__Input__
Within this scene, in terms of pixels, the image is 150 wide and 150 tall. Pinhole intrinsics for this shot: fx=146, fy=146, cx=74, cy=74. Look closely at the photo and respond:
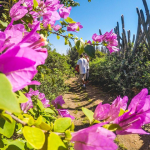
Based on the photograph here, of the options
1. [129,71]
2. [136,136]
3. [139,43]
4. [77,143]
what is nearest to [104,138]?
[77,143]

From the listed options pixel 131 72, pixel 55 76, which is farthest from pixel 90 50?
pixel 131 72

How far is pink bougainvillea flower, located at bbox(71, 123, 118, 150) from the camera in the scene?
0.88ft

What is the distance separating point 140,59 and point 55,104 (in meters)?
4.89

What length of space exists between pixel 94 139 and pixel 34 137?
0.38 ft

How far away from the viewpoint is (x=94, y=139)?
283 millimetres

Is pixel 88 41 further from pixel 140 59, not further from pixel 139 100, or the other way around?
pixel 140 59

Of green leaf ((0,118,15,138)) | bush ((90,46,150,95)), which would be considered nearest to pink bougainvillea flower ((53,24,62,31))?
green leaf ((0,118,15,138))

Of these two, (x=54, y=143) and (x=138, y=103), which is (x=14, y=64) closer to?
(x=54, y=143)

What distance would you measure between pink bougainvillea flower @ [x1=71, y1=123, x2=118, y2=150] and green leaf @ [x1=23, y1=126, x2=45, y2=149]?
0.23 ft

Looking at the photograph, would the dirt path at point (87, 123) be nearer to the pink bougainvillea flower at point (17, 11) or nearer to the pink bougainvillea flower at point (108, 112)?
the pink bougainvillea flower at point (108, 112)

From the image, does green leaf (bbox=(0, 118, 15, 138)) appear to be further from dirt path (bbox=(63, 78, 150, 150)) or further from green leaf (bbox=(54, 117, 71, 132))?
dirt path (bbox=(63, 78, 150, 150))

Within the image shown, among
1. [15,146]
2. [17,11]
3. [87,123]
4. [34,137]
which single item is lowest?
[87,123]

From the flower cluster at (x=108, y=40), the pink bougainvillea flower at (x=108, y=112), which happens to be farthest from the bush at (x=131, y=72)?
the pink bougainvillea flower at (x=108, y=112)

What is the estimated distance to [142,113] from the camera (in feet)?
1.19
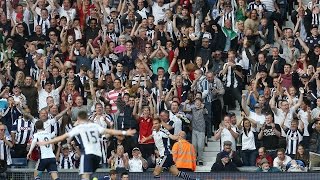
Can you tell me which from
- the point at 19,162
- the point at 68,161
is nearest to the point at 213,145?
the point at 68,161

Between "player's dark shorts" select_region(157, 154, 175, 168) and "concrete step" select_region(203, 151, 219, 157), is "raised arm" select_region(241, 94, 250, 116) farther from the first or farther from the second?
"player's dark shorts" select_region(157, 154, 175, 168)

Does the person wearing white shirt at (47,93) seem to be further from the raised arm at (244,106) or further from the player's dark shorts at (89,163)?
the player's dark shorts at (89,163)

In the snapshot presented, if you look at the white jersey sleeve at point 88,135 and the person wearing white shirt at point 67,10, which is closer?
the white jersey sleeve at point 88,135

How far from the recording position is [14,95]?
40562 millimetres

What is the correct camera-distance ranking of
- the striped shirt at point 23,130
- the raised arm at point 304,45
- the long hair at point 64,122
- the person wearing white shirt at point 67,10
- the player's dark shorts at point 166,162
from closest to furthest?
the player's dark shorts at point 166,162, the striped shirt at point 23,130, the long hair at point 64,122, the raised arm at point 304,45, the person wearing white shirt at point 67,10

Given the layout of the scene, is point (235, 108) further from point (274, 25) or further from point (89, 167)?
point (89, 167)

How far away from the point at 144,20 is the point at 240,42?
9.47 ft


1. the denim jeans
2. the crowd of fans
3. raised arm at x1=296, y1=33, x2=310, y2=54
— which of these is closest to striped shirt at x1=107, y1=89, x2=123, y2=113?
the crowd of fans

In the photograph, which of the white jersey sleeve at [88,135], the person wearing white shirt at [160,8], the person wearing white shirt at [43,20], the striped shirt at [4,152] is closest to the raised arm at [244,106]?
the person wearing white shirt at [160,8]

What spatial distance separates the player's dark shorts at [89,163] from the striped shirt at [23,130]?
625cm

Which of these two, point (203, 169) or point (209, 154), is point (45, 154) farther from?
point (209, 154)

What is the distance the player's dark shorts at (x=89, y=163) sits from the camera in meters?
33.2

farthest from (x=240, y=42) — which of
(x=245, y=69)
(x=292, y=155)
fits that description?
(x=292, y=155)

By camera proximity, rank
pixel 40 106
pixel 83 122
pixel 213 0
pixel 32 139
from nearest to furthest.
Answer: pixel 83 122
pixel 32 139
pixel 40 106
pixel 213 0
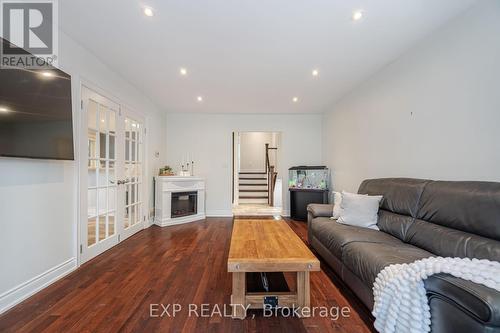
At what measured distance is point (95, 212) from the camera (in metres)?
2.95

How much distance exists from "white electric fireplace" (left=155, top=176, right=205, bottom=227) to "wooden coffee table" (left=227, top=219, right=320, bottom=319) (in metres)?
2.89

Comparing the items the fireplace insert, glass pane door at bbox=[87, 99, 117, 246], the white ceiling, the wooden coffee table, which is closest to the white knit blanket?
the wooden coffee table

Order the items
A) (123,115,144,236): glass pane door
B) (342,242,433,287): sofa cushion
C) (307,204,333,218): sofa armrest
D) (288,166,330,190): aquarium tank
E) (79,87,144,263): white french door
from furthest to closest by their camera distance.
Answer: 1. (288,166,330,190): aquarium tank
2. (123,115,144,236): glass pane door
3. (307,204,333,218): sofa armrest
4. (79,87,144,263): white french door
5. (342,242,433,287): sofa cushion

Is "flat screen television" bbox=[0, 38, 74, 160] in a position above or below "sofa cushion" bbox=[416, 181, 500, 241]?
above

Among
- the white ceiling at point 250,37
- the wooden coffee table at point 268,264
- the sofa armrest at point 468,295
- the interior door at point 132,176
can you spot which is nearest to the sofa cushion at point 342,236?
the wooden coffee table at point 268,264

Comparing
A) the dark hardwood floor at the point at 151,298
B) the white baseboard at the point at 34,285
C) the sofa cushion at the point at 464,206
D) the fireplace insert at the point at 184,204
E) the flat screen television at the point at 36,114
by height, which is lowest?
the dark hardwood floor at the point at 151,298

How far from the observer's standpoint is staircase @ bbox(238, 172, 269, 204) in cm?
780

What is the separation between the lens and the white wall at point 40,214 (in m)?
1.84

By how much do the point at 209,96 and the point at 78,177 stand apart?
256 cm

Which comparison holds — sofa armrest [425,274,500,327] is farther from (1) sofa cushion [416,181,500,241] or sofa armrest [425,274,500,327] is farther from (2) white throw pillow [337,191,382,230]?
(2) white throw pillow [337,191,382,230]

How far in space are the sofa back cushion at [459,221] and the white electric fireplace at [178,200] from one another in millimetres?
4028

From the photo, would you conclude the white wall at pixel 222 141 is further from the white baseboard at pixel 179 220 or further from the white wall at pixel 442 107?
the white wall at pixel 442 107

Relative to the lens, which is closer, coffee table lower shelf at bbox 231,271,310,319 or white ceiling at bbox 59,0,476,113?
coffee table lower shelf at bbox 231,271,310,319

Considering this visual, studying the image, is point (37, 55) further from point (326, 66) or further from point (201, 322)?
point (326, 66)
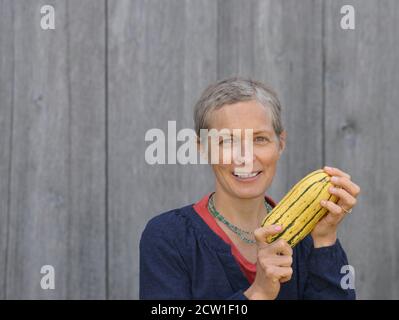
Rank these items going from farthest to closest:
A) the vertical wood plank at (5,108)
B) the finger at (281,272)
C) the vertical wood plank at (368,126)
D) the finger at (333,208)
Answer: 1. the vertical wood plank at (368,126)
2. the vertical wood plank at (5,108)
3. the finger at (333,208)
4. the finger at (281,272)

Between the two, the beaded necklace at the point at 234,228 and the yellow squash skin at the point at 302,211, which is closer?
the yellow squash skin at the point at 302,211

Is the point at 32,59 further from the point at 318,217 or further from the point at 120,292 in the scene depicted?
the point at 318,217

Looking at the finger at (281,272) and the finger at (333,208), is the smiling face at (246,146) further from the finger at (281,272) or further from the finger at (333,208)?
the finger at (281,272)

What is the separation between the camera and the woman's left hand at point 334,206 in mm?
2316

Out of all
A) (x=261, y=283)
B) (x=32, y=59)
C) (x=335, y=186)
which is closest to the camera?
(x=261, y=283)

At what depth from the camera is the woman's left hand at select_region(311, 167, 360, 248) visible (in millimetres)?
2316

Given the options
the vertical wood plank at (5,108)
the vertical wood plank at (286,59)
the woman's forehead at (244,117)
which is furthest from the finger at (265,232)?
the vertical wood plank at (5,108)

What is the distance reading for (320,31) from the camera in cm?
332

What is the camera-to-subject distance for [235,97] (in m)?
2.45

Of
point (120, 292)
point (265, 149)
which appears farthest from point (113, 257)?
point (265, 149)

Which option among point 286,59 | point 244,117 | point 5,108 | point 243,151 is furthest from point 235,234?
point 5,108

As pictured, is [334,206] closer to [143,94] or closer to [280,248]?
[280,248]

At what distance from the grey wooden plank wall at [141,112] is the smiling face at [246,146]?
2.84 feet

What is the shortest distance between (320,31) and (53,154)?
4.09 feet
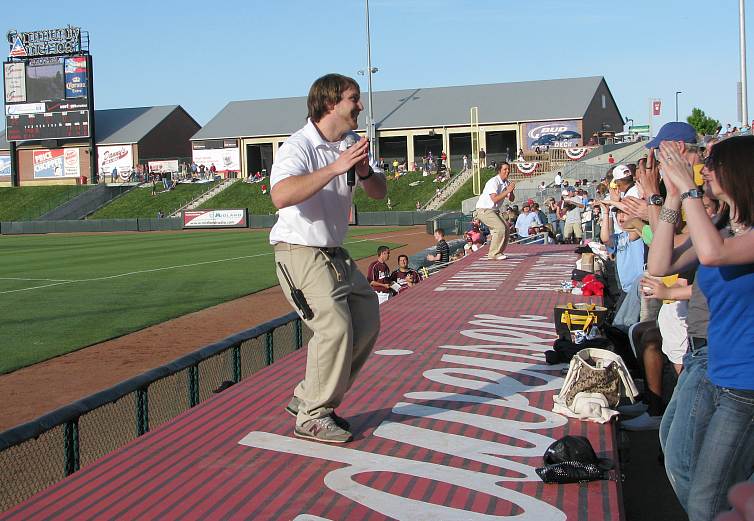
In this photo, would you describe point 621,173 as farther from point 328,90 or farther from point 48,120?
point 48,120

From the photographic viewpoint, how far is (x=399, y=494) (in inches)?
157

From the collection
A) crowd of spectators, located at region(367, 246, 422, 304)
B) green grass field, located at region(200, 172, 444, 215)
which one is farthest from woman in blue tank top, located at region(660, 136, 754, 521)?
green grass field, located at region(200, 172, 444, 215)

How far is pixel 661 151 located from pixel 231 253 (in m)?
27.7

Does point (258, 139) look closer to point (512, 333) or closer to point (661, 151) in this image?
point (512, 333)

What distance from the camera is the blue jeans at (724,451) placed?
3.16 m

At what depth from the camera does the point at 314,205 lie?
15.6 ft

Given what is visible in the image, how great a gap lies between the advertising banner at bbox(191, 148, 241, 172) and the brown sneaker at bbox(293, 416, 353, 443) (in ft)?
206

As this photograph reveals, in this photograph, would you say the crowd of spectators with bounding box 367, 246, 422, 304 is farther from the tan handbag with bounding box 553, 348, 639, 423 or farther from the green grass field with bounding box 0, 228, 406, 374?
the tan handbag with bounding box 553, 348, 639, 423

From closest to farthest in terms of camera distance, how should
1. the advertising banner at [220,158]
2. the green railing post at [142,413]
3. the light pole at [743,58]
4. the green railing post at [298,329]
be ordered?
the green railing post at [142,413] → the green railing post at [298,329] → the light pole at [743,58] → the advertising banner at [220,158]

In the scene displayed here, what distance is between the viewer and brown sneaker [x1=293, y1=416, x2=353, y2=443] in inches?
186

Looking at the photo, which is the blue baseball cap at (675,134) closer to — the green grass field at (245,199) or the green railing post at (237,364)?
the green railing post at (237,364)

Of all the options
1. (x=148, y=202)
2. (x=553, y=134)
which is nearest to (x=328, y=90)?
(x=553, y=134)

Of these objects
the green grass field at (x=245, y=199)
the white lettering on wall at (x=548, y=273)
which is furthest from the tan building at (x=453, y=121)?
the white lettering on wall at (x=548, y=273)

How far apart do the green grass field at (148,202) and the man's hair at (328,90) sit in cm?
5509
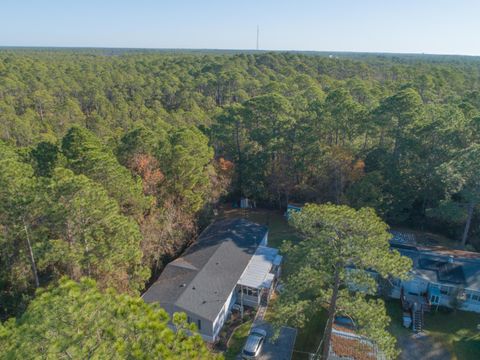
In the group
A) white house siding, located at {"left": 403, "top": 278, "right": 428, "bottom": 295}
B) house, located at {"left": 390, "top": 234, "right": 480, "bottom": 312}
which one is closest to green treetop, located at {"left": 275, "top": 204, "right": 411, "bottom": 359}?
house, located at {"left": 390, "top": 234, "right": 480, "bottom": 312}

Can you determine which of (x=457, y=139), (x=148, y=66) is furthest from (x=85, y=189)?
(x=148, y=66)

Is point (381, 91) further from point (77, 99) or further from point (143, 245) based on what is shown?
point (77, 99)

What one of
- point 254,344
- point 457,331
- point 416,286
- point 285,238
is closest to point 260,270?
point 254,344

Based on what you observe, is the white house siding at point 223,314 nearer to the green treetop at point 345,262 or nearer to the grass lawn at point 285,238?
the grass lawn at point 285,238

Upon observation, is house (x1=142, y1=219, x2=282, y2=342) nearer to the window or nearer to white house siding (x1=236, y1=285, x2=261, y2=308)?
white house siding (x1=236, y1=285, x2=261, y2=308)

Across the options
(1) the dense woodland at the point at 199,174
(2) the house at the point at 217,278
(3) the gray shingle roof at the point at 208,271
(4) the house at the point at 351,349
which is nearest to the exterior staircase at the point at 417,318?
(4) the house at the point at 351,349
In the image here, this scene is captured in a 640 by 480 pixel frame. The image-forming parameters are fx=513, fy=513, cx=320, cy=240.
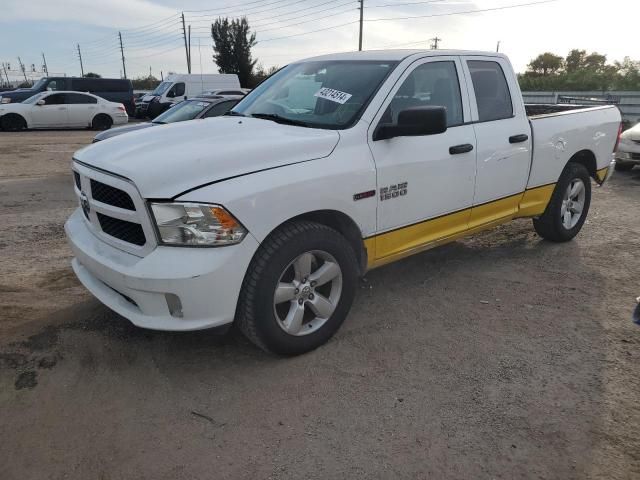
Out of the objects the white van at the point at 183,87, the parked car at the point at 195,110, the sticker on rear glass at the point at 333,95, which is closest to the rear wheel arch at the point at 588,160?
the sticker on rear glass at the point at 333,95

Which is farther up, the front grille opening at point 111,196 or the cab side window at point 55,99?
the front grille opening at point 111,196

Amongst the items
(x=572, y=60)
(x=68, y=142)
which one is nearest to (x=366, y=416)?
(x=68, y=142)

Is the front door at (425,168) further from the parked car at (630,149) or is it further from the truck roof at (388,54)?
the parked car at (630,149)

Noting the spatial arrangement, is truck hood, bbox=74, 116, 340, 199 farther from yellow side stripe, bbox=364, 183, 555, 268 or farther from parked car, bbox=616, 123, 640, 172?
parked car, bbox=616, 123, 640, 172

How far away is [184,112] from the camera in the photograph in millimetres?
8883

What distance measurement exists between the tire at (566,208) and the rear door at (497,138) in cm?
75

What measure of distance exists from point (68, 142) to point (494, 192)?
1499 cm

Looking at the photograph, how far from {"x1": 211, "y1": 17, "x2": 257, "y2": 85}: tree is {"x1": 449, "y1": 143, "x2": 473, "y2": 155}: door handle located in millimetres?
50172

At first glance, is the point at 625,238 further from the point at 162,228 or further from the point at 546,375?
the point at 162,228

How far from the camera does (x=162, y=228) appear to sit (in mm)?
2730

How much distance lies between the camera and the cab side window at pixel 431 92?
3656mm

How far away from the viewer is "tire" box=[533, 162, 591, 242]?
5.19m

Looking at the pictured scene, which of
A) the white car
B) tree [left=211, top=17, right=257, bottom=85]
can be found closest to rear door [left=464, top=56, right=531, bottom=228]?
the white car

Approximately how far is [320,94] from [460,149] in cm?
114
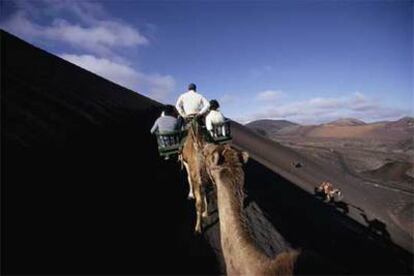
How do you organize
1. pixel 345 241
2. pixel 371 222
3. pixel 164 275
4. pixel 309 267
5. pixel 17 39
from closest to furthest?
pixel 164 275
pixel 309 267
pixel 345 241
pixel 17 39
pixel 371 222

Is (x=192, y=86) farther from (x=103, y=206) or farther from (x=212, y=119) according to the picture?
(x=103, y=206)

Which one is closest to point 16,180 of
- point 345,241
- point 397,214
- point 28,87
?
point 28,87

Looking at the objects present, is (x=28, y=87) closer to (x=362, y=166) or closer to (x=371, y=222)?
(x=371, y=222)

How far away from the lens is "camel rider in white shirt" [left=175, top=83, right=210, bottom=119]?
7.67m

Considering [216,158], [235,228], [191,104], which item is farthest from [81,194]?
[235,228]

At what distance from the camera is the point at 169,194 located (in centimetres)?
987

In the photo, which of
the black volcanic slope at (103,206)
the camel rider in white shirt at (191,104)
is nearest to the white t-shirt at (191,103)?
the camel rider in white shirt at (191,104)

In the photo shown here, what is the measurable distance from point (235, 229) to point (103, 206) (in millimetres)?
6300

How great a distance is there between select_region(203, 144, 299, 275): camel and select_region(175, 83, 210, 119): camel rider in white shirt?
16.7 feet

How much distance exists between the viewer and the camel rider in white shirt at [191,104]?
7.67m

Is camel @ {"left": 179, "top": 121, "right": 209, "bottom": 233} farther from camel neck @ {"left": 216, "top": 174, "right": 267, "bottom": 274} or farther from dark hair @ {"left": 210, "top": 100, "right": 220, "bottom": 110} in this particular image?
camel neck @ {"left": 216, "top": 174, "right": 267, "bottom": 274}

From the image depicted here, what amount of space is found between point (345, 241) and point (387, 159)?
2939cm

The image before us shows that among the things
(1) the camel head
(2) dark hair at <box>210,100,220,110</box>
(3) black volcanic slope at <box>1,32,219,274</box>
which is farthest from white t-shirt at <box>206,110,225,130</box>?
(1) the camel head

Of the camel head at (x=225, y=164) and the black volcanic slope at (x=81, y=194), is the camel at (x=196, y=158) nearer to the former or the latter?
the black volcanic slope at (x=81, y=194)
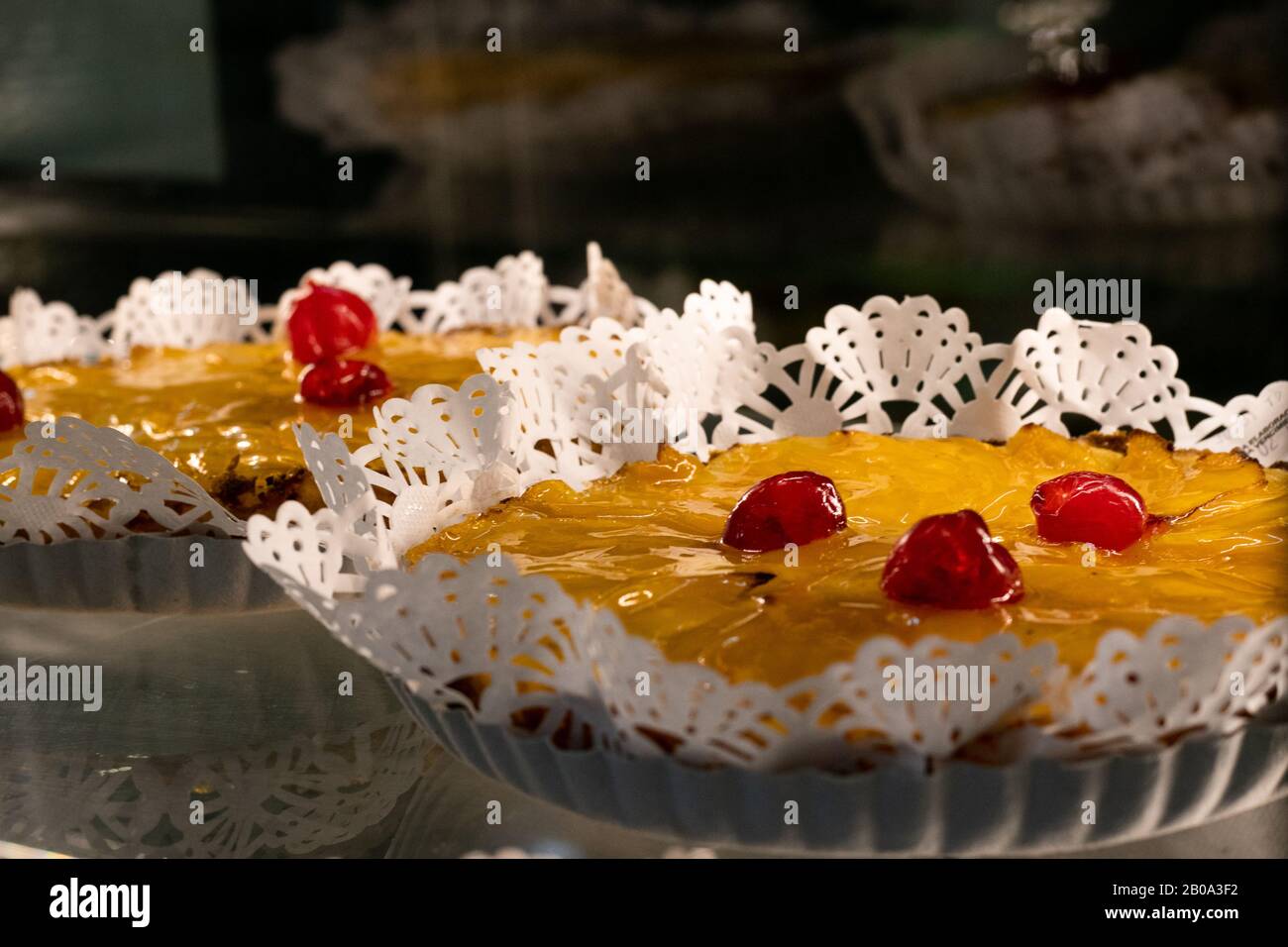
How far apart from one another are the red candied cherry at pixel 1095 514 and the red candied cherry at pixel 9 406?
4.44ft

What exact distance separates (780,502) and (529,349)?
0.43 m

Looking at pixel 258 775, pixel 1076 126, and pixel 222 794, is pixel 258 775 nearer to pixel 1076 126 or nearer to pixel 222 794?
pixel 222 794

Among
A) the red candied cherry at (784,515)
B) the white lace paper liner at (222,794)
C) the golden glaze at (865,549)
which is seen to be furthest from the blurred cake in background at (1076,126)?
the white lace paper liner at (222,794)

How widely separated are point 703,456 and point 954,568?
1.93ft

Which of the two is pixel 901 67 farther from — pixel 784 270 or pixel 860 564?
pixel 860 564

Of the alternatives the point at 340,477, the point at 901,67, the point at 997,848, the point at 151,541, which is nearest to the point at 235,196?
the point at 901,67

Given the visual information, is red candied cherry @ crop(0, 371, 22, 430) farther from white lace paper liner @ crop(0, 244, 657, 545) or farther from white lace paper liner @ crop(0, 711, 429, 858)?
white lace paper liner @ crop(0, 711, 429, 858)

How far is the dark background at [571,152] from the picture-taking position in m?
3.49

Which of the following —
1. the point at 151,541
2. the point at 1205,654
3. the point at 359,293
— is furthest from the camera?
the point at 359,293

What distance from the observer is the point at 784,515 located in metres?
1.36

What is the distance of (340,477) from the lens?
134 centimetres

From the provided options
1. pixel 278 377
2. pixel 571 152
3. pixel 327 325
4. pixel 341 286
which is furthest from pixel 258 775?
pixel 571 152

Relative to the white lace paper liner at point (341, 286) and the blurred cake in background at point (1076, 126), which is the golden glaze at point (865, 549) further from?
the blurred cake in background at point (1076, 126)

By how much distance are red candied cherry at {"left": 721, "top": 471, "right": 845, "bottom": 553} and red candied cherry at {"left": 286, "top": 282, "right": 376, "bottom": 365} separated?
1.08 m
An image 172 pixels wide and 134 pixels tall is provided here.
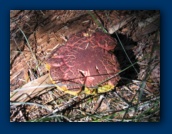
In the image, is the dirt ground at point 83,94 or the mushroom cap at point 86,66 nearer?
the mushroom cap at point 86,66

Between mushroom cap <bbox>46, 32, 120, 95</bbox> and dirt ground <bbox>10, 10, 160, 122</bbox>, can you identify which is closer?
mushroom cap <bbox>46, 32, 120, 95</bbox>

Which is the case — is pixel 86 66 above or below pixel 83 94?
above

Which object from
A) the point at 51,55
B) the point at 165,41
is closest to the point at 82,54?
the point at 51,55

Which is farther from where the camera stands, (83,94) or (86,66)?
(83,94)

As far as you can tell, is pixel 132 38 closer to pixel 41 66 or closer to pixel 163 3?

__Given exercise__
From the line that contains "How far is the" to the end of the material above, output every line exactly, both ends included, but leave out any pictures.

__Exercise output__
How far is the dark background at [571,152] from the picture-taking position in m?
3.49

Which of the following —
1. the point at 151,541
2. the point at 1205,654
3. the point at 359,293
— is furthest from the camera?
the point at 359,293

What distance from the observer is the point at 784,515 located in metres?
1.36

What is the distance of (340,477) from the lens?
134 centimetres

From the provided options
1. pixel 278 377
2. pixel 571 152
3. pixel 327 325
4. pixel 341 286
which is furthest from pixel 258 775?
pixel 571 152

Relative to the white lace paper liner at point (341, 286) and the blurred cake in background at point (1076, 126), which is the golden glaze at point (865, 549) further from?
the blurred cake in background at point (1076, 126)

By how much distance are red candied cherry at {"left": 721, "top": 471, "right": 845, "bottom": 553} and red candied cherry at {"left": 286, "top": 282, "right": 376, "bottom": 365} separated?
1.08 m
An image 172 pixels wide and 134 pixels tall is provided here.
In the image, is the dirt ground at point 83,94 or the mushroom cap at point 86,66 nearer?
the mushroom cap at point 86,66

Between mushroom cap <bbox>46, 32, 120, 95</bbox> and dirt ground <bbox>10, 10, 160, 122</bbox>, can you identify which is closer?
mushroom cap <bbox>46, 32, 120, 95</bbox>

Which is the case — is pixel 86 66 above or below pixel 83 94?
above

Which object from
A) the point at 51,55
B) the point at 165,41
is closest to the point at 82,54?
the point at 51,55

Which is farther from where the camera stands, (83,94) or (86,66)?
(83,94)

As far as you can tell, is pixel 132 38 closer to pixel 41 66 or closer to pixel 163 3?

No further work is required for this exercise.